**Directive:** Please put every line of the material below into a JSON list of strings, one string per line, with blank lines left out.

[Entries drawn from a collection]
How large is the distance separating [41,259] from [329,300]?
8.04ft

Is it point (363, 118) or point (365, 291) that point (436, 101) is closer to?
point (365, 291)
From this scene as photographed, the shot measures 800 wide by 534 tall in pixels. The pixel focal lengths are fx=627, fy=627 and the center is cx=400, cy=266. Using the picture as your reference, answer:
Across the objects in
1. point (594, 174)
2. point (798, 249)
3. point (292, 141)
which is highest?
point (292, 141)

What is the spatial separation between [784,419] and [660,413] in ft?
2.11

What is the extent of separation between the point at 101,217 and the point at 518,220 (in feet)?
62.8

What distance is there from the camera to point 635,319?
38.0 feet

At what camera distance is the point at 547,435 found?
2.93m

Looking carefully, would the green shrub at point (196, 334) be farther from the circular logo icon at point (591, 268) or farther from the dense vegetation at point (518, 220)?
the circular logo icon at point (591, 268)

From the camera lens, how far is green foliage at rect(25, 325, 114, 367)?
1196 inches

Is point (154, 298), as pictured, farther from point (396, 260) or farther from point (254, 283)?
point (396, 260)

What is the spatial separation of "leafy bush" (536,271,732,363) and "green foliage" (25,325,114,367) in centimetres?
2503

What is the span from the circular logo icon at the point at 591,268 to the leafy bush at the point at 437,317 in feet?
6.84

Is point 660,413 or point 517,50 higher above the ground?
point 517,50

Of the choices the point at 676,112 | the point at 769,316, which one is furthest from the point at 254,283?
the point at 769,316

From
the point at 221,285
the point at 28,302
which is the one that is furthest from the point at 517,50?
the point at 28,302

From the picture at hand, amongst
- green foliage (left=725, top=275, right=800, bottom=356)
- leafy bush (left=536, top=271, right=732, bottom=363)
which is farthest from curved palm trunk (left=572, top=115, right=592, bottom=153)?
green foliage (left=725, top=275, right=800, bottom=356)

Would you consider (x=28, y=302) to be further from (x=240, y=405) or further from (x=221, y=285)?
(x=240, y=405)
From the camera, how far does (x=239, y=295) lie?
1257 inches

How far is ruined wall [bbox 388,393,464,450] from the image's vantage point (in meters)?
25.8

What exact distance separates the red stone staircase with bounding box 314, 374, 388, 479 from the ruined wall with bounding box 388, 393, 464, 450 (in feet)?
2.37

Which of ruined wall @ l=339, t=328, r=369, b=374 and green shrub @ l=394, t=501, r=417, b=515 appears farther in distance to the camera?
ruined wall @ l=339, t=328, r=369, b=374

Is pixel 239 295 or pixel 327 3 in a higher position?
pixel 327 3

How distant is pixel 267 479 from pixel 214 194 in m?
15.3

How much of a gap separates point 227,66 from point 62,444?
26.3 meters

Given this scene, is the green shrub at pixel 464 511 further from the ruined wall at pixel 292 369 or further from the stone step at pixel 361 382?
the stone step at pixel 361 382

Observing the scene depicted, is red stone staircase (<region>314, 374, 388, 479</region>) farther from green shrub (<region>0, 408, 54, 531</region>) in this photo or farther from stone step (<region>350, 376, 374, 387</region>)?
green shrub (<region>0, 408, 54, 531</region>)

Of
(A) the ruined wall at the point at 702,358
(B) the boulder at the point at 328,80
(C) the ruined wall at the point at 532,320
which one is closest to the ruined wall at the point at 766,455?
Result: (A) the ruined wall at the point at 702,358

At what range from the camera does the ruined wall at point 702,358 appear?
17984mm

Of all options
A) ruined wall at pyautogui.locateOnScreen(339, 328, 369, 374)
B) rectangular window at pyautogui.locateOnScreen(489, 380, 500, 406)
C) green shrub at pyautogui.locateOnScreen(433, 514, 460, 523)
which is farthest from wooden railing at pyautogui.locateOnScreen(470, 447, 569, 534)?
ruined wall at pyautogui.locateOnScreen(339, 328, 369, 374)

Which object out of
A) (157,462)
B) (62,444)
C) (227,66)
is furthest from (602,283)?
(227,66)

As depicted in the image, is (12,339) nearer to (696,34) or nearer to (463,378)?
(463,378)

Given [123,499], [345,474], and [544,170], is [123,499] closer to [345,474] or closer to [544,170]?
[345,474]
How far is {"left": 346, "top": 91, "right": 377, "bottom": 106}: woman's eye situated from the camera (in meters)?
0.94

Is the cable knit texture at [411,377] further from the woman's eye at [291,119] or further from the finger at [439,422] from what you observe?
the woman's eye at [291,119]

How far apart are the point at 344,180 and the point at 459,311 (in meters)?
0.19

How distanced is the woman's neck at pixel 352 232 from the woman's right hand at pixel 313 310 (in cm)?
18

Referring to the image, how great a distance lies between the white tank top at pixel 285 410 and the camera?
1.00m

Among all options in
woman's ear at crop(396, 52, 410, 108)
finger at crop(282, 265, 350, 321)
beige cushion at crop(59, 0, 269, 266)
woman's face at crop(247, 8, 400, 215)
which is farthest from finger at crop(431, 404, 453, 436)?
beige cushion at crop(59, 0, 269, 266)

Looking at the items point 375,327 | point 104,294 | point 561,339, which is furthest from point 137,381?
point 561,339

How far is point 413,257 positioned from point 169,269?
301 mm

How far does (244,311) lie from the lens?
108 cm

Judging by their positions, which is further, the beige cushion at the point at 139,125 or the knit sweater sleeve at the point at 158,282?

**The completed task:**
[
  "How large is the distance separating [41,259] from [329,300]?",
  "8.04ft",
  "Is it point (363, 118) or point (365, 291) that point (436, 101) is closer to?",
  "point (365, 291)",
  "From this scene as photographed, the shot measures 800 wide by 534 tall in pixels. The pixel focal lengths are fx=627, fy=627 and the center is cx=400, cy=266. Using the picture as your reference, answer:",
  "Across the objects in",
  "1. point (594, 174)",
  "2. point (798, 249)",
  "3. point (292, 141)",
  "which is highest?",
  "point (292, 141)",
  "What is the spatial separation between [784,419] and [660,413] in ft?",
  "2.11",
  "What is the extent of separation between the point at 101,217 and the point at 518,220 (in feet)?",
  "62.8",
  "What distance is there from the camera to point 635,319?",
  "38.0 feet",
  "At what camera distance is the point at 547,435 found?",
  "2.93m",
  "Looking carefully, would the green shrub at point (196, 334) be farther from the circular logo icon at point (591, 268) or farther from the dense vegetation at point (518, 220)?",
  "the circular logo icon at point (591, 268)",
  "From the camera lens, how far is green foliage at rect(25, 325, 114, 367)?",
  "1196 inches",
  "Is point (154, 298), as pictured, farther from point (396, 260) or farther from point (254, 283)?",
  "point (396, 260)",
  "What is the spatial separation of \"leafy bush\" (536,271,732,363) and \"green foliage\" (25,325,114,367) in centimetres?",
  "2503",
  "What is the span from the circular logo icon at the point at 591,268 to the leafy bush at the point at 437,317 in feet?",
  "6.84",
  "Is point 660,413 or point 517,50 higher above the ground?",
  "point 517,50",
  "Of the choices the point at 676,112 | the point at 769,316, which one is furthest from the point at 254,283?",
  "the point at 769,316",
  "From",
  "the point at 221,285",
  "the point at 28,302",
  "which is the one that is furthest from the point at 517,50?",
  "the point at 28,302",
  "From the picture at hand, amongst",
  "- green foliage (left=725, top=275, right=800, bottom=356)",
  "- leafy bush (left=536, top=271, right=732, bottom=363)",
  "which is farthest from curved palm trunk (left=572, top=115, right=592, bottom=153)?",
  "green foliage (left=725, top=275, right=800, bottom=356)",
  "Would you consider (x=28, y=302) to be further from (x=240, y=405) or further from (x=221, y=285)?",
  "(x=240, y=405)",
  "From the camera, how far does (x=239, y=295) lie?",
  "1257 inches",
  "How far is ruined wall [bbox 388,393,464,450] from the image's vantage point (in meters)?",
  "25.8",
  "What exact distance separates the red stone staircase with bounding box 314, 374, 388, 479 from the ruined wall with bounding box 388, 393, 464, 450 (in feet)?",
  "2.37",
  "Which of ruined wall @ l=339, t=328, r=369, b=374 and green shrub @ l=394, t=501, r=417, b=515 appears farther in distance to the camera?",
  "ruined wall @ l=339, t=328, r=369, b=374",
  "Is pixel 239 295 or pixel 327 3 in a higher position?",
  "pixel 327 3",
  "How distant is pixel 267 479 from pixel 214 194 in m?",
  "15.3",
  "How much of a gap separates point 227,66 from point 62,444?",
  "26.3 meters",
  "Given this scene, is the green shrub at pixel 464 511 further from the ruined wall at pixel 292 369 or further from the stone step at pixel 361 382?",
  "the stone step at pixel 361 382",
  "Observing the scene depicted, is red stone staircase (<region>314, 374, 388, 479</region>) farther from green shrub (<region>0, 408, 54, 531</region>) in this photo or farther from stone step (<region>350, 376, 374, 387</region>)?",
  "green shrub (<region>0, 408, 54, 531</region>)",
  "Of",
  "(A) the ruined wall at the point at 702,358",
  "(B) the boulder at the point at 328,80",
  "(C) the ruined wall at the point at 532,320",
  "which one is closest to the ruined wall at the point at 766,455?",
  "Result: (A) the ruined wall at the point at 702,358",
  "At what range from the camera does the ruined wall at point 702,358 appear?",
  "17984mm",
  "Of all options",
  "A) ruined wall at pyautogui.locateOnScreen(339, 328, 369, 374)",
  "B) rectangular window at pyautogui.locateOnScreen(489, 380, 500, 406)",
  "C) green shrub at pyautogui.locateOnScreen(433, 514, 460, 523)",
  "which is farthest from wooden railing at pyautogui.locateOnScreen(470, 447, 569, 534)?",
  "ruined wall at pyautogui.locateOnScreen(339, 328, 369, 374)",
  "Which object out of",
  "A) (157,462)",
  "B) (62,444)",
  "C) (227,66)",
  "is furthest from (602,283)?",
  "(227,66)",
  "As depicted in the image, is (12,339) nearer to (696,34) or nearer to (463,378)?",
  "(463,378)",
  "Given [123,499], [345,474], and [544,170], is [123,499] closer to [345,474] or closer to [544,170]?",
  "[345,474]",
  "How far is {\"left\": 346, \"top\": 91, \"right\": 377, \"bottom\": 106}: woman's eye situated from the camera (in meters)?",
  "0.94",
  "Is the cable knit texture at [411,377] further from the woman's eye at [291,119] or further from the finger at [439,422] from what you observe?",
  "the woman's eye at [291,119]",
  "How far apart are the point at 344,180 and the point at 459,311 (in meters)?",
  "0.19",
  "How distanced is the woman's neck at pixel 352 232 from the woman's right hand at pixel 313 310 (in cm)?",
  "18",
  "Referring to the image, how great a distance lies between the white tank top at pixel 285 410 and the camera?",
  "1.00m",
  "Among all options in",
  "woman's ear at crop(396, 52, 410, 108)",
  "finger at crop(282, 265, 350, 321)",
  "beige cushion at crop(59, 0, 269, 266)",
  "woman's face at crop(247, 8, 400, 215)",
  "which is farthest from finger at crop(431, 404, 453, 436)?",
  "beige cushion at crop(59, 0, 269, 266)",
  "Looking at the items point 375,327 | point 104,294 | point 561,339, which is furthest from point 137,381?",
  "point 561,339",
  "How far is point 413,257 positioned from point 169,269?",
  "301 mm",
  "How far does (244,311) lie from the lens?",
  "108 cm",
  "Judging by their positions, which is further, the beige cushion at the point at 139,125 or the knit sweater sleeve at the point at 158,282?"
]